What makes a good retreat?
- The intention to enter fully into the retreat, making our relationship with God central to our day
- Open, listening attitude to God’s Word and work in us
- Extra time and/or a particular focus for our prayer
I want to use this Lent as a retreat not just for my spiritual life, but also for my writing. Here are five great resources for a retreat for creative types:
1. The Soul Tells a Story: Engaging Creativity with Spirituality in the Writing Life by Vinita Hampton Wright. This wonderful book, which I’ve blogged about before, gives amazing insights into the connection between our spiritual lives and our creative lives. While it’s not a book specifically directed to Lent, reading this book is its own journey and could definitely complement a Lenten focus. Some of the practices that I’ve developed for my writing life are affirmed and deeply explored in this book, such as creating balance, nurturing creativity, forming oneself as a creative artist. The Soul Tells a Story is also much more than a book to read. Each chapter begins with a series of quotations from other writers and ends with a series of writing exercises to deepen the theme of the chapter. Really great for both advanced and beginning writers, the only wish I have for this book is that it had been laid out in a format that gives a bit more space, as the content of each chapter is so rich. (I am very fond of the workbook approach in such books as Artist’s Way by Julia Cameron, or How To Handle Worry Workbook: A Catholic Approach by Marshall Cook.)

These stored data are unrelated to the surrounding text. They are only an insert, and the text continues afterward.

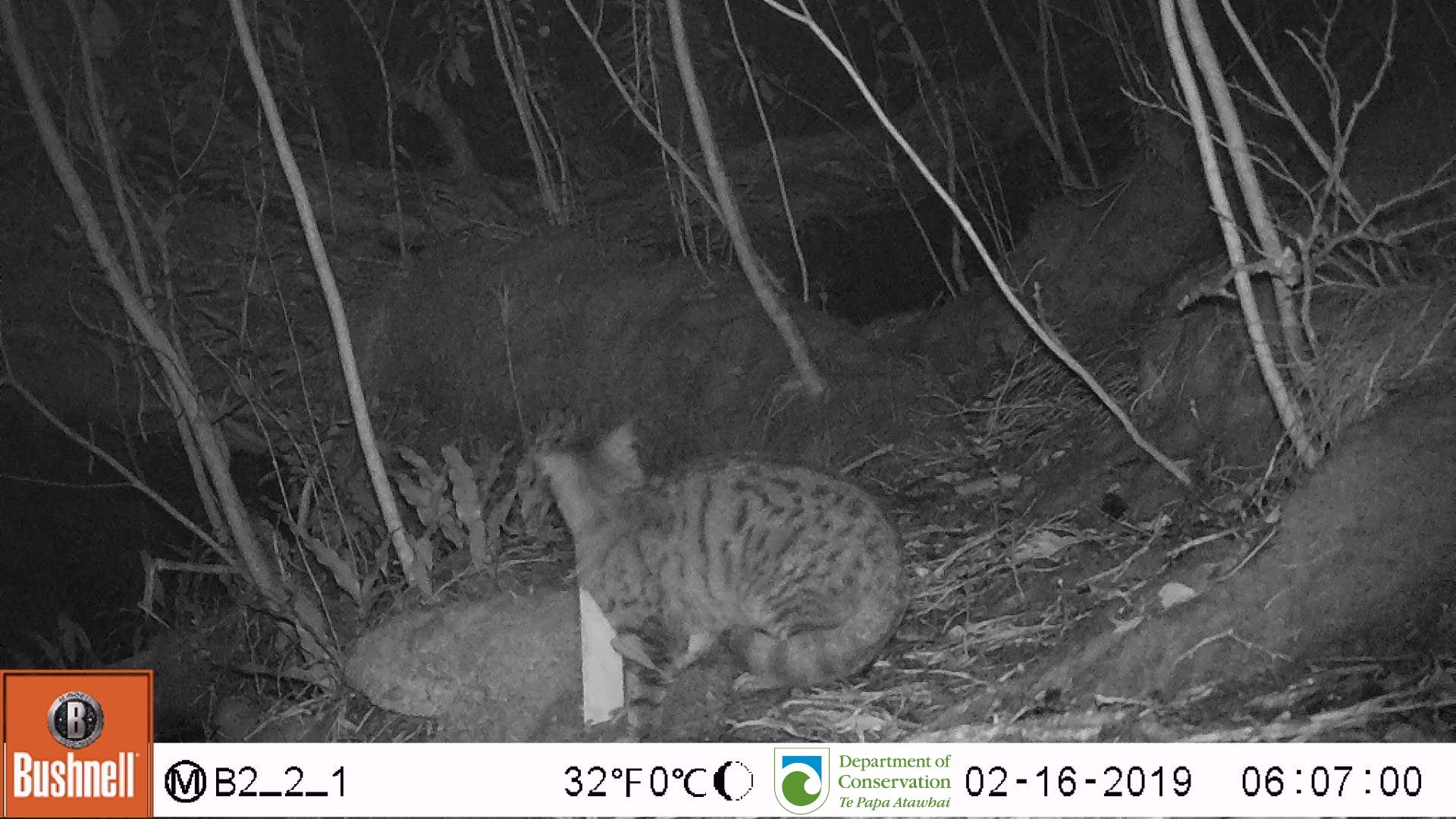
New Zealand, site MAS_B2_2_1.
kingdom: Animalia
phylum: Chordata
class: Mammalia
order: Carnivora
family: Felidae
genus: Felis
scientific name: Felis catus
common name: domestic cat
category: cat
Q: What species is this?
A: Cat (domestic cat) (Felis catus).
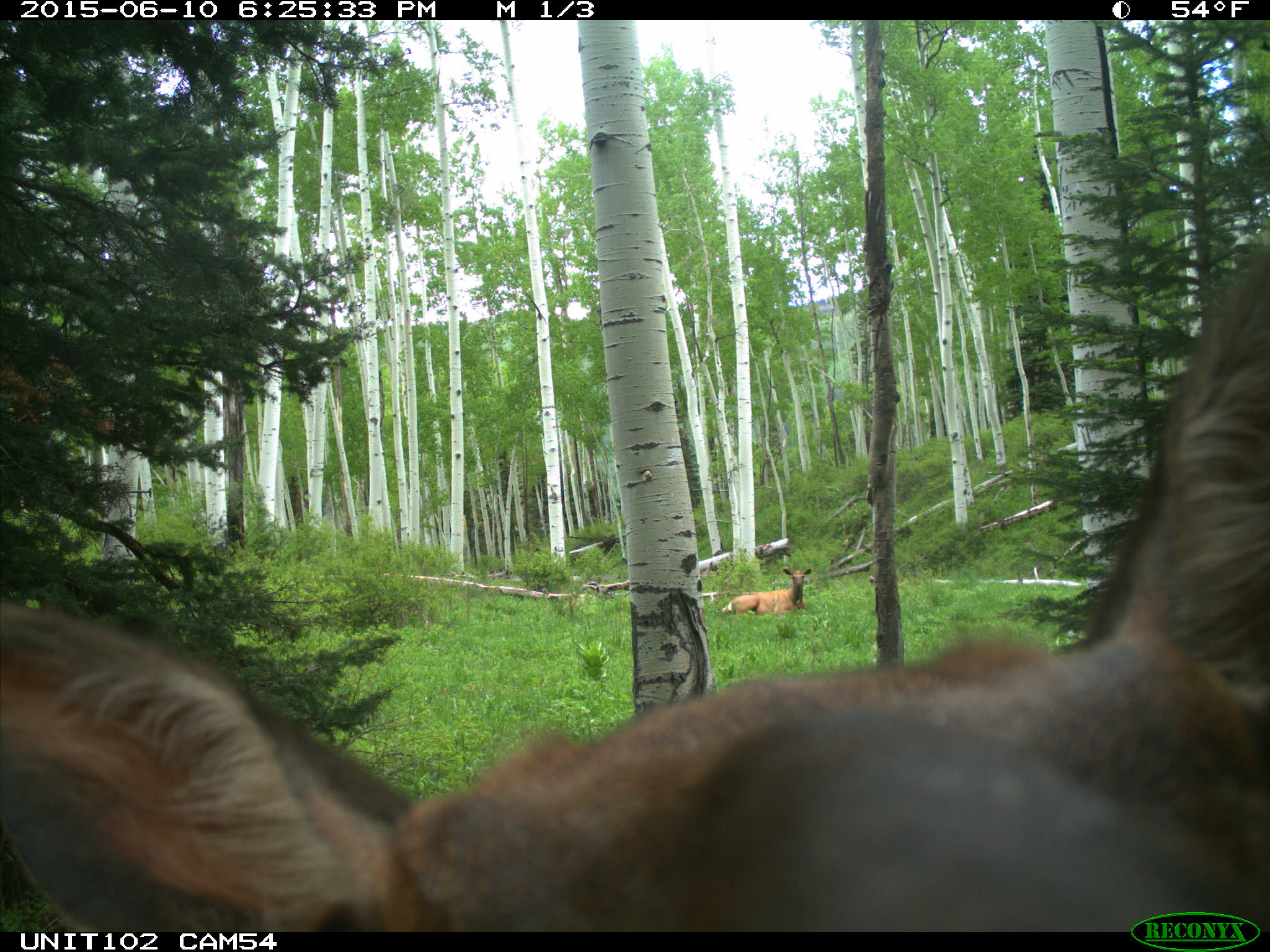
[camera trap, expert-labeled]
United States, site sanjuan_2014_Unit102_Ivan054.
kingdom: Animalia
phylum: Chordata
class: Mammalia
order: Artiodactyla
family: Cervidae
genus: Cervus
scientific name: Cervus elaphus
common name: red deer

2. Praying Freedom: A Book of Lenten Meditations by Vinita Hampton Wright. This small book creatively offers a focus for the six weeks of Lent. Each chapter offers a Scripture passage and reflection with questions, an exercise for the reader’s imagination, a practice and prayer for the week. A wonderful resource I look forward to using this year.

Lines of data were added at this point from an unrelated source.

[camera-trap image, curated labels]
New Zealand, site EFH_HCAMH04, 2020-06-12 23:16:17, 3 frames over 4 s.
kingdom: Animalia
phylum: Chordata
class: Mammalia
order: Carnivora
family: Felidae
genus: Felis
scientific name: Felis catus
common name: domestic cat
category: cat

3. Daily Reflections for Lent: Not By Bread Alone 2013 by Bishop Robert Morneau. While I haven’t read this yet (it is a new release for 2013!), Bishop Morneau’s reflections always include examples and insights from the arts, particularly poetry and literature. His special emphasis on beauty in his reflections always inspire me.
4. The Power of Small Choices: A Creative Approach to Your Lenten Journey by Hilary Brand. Essentially, this is a five-week Lenten course that uses two amazing films, Shawshenk Redemption and Babette’s Feast to delve more deeply into the Scriptures and focus on the choices that we make in our lives. A wonderful course to do by one’s self or with a group!
5. Seven Last Words by Fulton J. Sheen. It’s been a while since I’ve read this classic, but as one of the best writers and preachers of the 20th century, Venerable Archbishop Fulton Sheen’s writings continue to help us not only grow in our spiritual lives, but learn how an expert communicates Christ effectively.
What resources have you found that are most helpful to making Lent a time of spiritual and creative growth? I look forward to hearing your suggestions in the comments, as well as your feedback if you decide to use any of the resources I’ve posted about. Your input/feedback may inspire another reader’s Lent!